Your goal
Copy the records character for character, starting at the line containing "Upon inspecting this" and continuing through the end of the records.

(Spatial relationship records)
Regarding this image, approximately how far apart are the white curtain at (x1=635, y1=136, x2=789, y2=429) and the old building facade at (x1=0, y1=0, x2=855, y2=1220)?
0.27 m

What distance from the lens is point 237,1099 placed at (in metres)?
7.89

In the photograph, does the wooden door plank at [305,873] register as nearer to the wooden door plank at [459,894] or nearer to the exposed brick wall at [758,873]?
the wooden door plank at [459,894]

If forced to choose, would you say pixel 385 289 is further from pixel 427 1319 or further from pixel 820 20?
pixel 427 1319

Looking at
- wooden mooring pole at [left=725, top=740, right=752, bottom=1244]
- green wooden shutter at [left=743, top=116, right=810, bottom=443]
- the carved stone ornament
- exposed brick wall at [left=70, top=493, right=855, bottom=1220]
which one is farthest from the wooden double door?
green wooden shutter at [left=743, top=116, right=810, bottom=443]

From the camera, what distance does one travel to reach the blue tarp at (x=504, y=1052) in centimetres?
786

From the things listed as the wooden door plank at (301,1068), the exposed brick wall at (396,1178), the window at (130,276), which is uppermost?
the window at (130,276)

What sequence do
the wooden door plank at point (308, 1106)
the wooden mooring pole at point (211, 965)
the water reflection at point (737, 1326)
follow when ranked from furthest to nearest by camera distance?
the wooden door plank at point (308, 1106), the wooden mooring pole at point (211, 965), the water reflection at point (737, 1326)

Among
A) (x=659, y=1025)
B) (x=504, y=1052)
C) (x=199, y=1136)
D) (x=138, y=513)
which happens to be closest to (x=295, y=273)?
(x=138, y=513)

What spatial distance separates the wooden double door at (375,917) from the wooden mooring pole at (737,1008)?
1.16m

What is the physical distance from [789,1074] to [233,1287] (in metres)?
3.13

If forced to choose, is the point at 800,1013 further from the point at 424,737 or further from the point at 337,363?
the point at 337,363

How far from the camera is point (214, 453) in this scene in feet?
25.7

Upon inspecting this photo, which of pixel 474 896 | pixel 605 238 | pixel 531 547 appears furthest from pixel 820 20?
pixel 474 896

Result of the exercise
Upon inspecting this photo, which of pixel 474 896 | pixel 605 238 | pixel 531 547 appears furthest from pixel 820 20?
pixel 474 896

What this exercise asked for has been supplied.